### The problem
Rewrite everything from the line containing "What distance from the viewer" down to the end of the entries, changing "observer" to "viewer" and leaving all else as it is. Leave the pictures out of your answer.

### Input rows
____________________

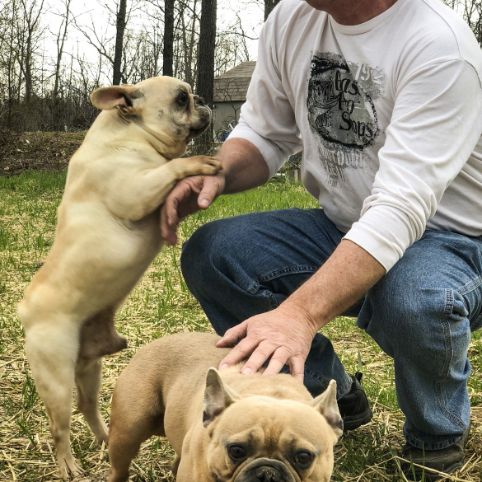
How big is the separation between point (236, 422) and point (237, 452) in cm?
7

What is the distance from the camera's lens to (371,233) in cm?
239

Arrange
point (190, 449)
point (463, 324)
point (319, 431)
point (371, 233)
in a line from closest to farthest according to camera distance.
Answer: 1. point (319, 431)
2. point (190, 449)
3. point (371, 233)
4. point (463, 324)

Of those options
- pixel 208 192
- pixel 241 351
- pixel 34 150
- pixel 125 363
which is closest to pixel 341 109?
pixel 208 192

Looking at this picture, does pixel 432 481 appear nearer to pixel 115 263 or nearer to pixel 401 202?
pixel 401 202

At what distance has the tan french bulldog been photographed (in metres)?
1.81

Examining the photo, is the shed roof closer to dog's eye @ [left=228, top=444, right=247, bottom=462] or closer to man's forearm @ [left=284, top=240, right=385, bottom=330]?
man's forearm @ [left=284, top=240, right=385, bottom=330]

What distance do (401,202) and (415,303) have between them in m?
0.36

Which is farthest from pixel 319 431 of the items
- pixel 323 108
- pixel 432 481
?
pixel 323 108

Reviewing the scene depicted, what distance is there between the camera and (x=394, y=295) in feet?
→ 8.43

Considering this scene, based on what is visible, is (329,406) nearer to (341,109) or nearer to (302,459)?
(302,459)

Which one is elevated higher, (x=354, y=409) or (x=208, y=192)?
(x=208, y=192)

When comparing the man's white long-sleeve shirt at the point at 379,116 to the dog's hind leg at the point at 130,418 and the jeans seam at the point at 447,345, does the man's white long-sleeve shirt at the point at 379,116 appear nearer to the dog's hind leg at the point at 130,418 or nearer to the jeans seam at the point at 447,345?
the jeans seam at the point at 447,345

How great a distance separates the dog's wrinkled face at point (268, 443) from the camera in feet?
5.82

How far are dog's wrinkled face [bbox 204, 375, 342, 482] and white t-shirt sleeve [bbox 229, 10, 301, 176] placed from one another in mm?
1757
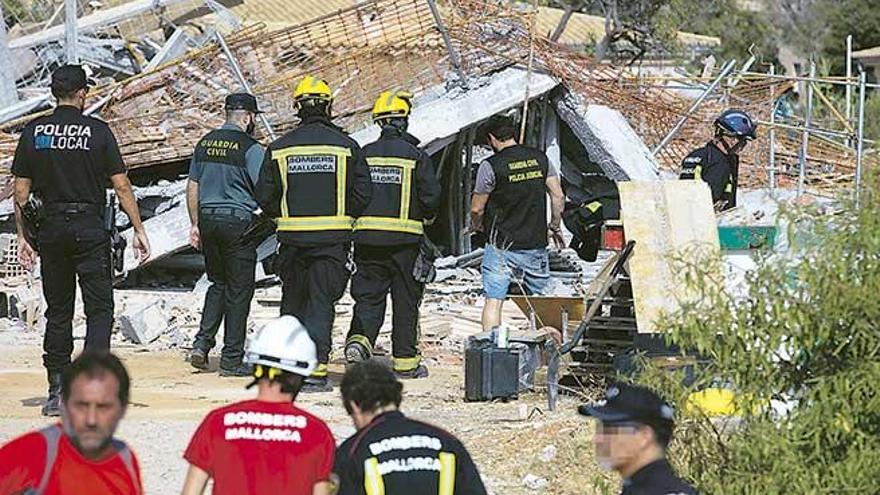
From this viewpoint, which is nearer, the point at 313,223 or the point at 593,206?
the point at 313,223

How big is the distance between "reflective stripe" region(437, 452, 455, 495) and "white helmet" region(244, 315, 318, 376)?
0.49 m

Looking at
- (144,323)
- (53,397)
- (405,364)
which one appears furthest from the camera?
(144,323)

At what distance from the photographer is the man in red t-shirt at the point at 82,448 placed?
4211 mm

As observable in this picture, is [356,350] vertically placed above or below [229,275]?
below

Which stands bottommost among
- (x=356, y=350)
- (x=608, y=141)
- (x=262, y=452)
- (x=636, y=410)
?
(x=262, y=452)

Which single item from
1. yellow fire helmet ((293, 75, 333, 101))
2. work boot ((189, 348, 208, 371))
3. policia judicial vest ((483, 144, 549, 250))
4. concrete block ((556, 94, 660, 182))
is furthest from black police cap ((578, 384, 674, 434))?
concrete block ((556, 94, 660, 182))

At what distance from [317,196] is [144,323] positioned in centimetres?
359

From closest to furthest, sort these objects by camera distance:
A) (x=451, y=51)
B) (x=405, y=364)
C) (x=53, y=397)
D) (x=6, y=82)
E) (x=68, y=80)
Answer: (x=68, y=80) < (x=53, y=397) < (x=405, y=364) < (x=451, y=51) < (x=6, y=82)

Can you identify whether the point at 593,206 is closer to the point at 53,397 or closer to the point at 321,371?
the point at 321,371

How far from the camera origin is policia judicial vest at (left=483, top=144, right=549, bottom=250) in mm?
11078

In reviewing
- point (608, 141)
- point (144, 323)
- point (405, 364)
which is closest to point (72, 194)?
point (405, 364)

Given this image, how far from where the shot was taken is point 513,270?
11.3 meters

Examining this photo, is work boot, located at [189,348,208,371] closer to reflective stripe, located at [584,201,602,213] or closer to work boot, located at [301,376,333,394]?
work boot, located at [301,376,333,394]

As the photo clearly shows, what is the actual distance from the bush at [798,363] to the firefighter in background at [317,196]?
13.2 feet
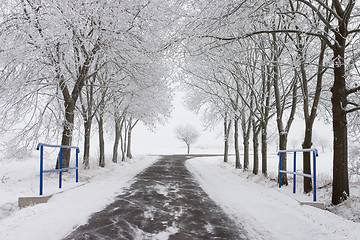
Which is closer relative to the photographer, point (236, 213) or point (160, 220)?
point (160, 220)

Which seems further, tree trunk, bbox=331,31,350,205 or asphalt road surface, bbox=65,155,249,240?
tree trunk, bbox=331,31,350,205

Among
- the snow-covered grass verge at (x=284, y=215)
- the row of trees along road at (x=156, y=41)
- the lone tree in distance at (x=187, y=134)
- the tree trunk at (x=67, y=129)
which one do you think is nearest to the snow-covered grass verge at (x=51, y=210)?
the tree trunk at (x=67, y=129)

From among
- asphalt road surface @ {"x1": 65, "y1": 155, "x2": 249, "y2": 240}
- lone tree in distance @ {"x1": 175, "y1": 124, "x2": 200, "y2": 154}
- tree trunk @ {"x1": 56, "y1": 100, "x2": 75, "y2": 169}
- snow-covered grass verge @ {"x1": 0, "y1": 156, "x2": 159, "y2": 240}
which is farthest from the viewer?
lone tree in distance @ {"x1": 175, "y1": 124, "x2": 200, "y2": 154}

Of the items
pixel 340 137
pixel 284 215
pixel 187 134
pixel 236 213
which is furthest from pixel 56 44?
pixel 187 134

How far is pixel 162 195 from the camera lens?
319 inches

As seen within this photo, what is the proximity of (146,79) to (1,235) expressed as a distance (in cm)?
1077

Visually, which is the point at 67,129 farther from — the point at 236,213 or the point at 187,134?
the point at 187,134

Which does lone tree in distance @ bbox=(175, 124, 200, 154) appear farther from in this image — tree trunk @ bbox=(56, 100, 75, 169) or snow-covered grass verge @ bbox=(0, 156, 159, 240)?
snow-covered grass verge @ bbox=(0, 156, 159, 240)

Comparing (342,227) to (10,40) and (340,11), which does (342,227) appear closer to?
(340,11)

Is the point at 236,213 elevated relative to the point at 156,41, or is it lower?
lower

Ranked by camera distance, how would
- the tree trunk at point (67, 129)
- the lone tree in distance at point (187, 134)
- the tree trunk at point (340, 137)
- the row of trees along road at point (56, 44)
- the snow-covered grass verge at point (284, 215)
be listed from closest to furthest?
the snow-covered grass verge at point (284, 215), the tree trunk at point (340, 137), the row of trees along road at point (56, 44), the tree trunk at point (67, 129), the lone tree in distance at point (187, 134)

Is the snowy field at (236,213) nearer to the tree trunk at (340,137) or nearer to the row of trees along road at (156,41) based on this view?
the tree trunk at (340,137)

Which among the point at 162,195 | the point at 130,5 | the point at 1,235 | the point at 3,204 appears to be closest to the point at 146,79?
the point at 130,5

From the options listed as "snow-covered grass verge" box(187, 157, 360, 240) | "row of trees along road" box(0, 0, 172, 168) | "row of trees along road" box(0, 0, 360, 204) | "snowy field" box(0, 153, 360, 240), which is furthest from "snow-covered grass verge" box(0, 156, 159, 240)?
"row of trees along road" box(0, 0, 360, 204)
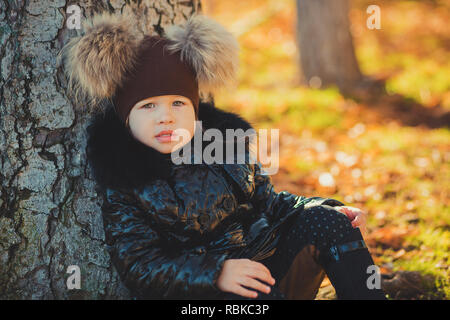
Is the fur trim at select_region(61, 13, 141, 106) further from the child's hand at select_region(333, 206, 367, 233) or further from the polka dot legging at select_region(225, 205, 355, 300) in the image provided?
the child's hand at select_region(333, 206, 367, 233)

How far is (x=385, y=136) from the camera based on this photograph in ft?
15.3

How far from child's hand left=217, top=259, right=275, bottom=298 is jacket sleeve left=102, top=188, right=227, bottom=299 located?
3cm

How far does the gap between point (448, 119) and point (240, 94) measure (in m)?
2.95

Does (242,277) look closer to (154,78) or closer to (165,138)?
(165,138)

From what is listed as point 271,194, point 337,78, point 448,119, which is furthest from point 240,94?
point 271,194

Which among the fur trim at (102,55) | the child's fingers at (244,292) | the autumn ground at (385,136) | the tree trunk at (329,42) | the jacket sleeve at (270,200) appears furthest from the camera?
the tree trunk at (329,42)

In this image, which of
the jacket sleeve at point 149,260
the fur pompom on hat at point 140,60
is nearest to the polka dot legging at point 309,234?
the jacket sleeve at point 149,260

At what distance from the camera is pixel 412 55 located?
7.68 metres

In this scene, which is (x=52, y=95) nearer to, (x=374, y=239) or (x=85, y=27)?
(x=85, y=27)

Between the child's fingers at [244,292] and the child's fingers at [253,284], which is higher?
the child's fingers at [253,284]

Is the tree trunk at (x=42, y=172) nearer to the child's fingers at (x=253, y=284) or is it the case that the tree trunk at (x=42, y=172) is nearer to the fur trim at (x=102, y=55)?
the fur trim at (x=102, y=55)

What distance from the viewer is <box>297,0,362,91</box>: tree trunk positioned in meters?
6.40

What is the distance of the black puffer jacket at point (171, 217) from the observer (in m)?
1.70

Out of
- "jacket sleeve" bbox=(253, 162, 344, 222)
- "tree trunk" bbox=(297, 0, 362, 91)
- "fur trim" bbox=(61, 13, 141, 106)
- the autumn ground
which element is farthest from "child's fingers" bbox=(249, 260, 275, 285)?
"tree trunk" bbox=(297, 0, 362, 91)
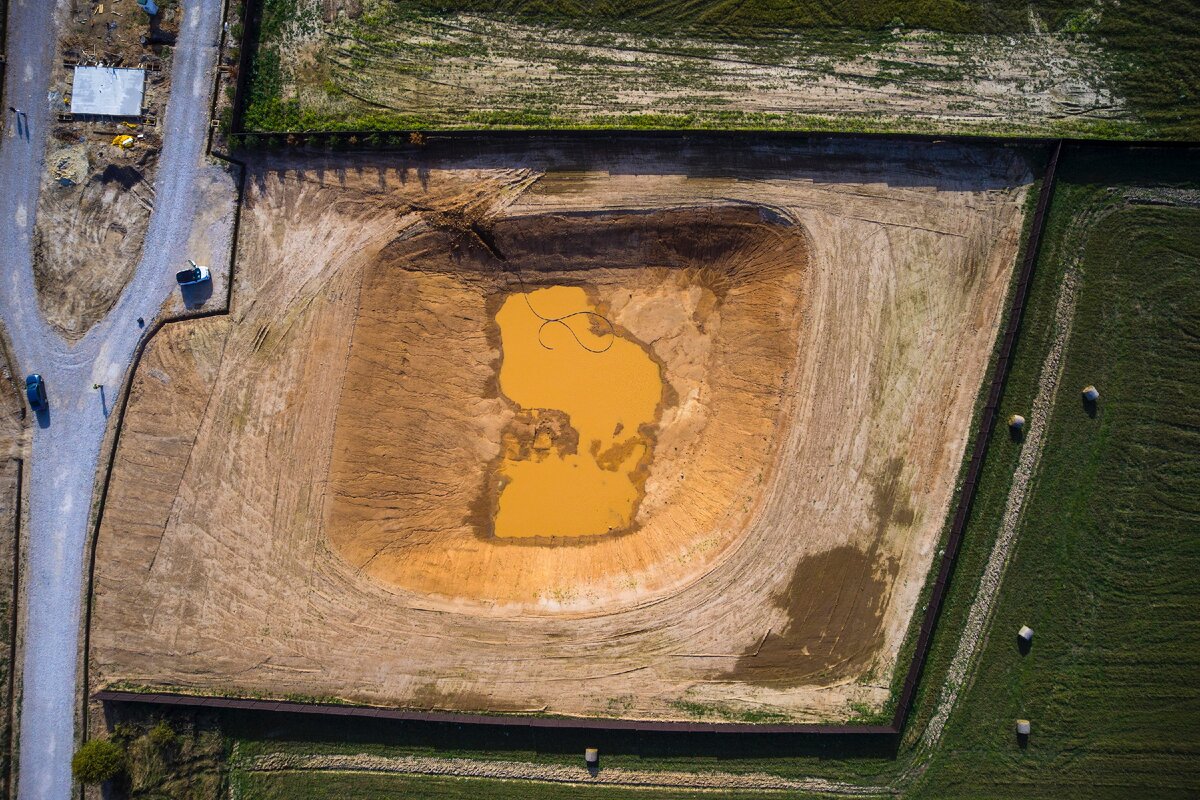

____________________

### Completed task
What distance from the viewer is <box>297,0,362,91</box>: tree trunk positioned in meters?
6.40

What is the distance of the black puffer jacket at point (171, 217) from the viewer (in m)?
1.70

Out of
- "jacket sleeve" bbox=(253, 162, 344, 222)
- "tree trunk" bbox=(297, 0, 362, 91)
- "fur trim" bbox=(61, 13, 141, 106)
- the autumn ground
which element is farthest from "child's fingers" bbox=(249, 260, 275, 285)?
"tree trunk" bbox=(297, 0, 362, 91)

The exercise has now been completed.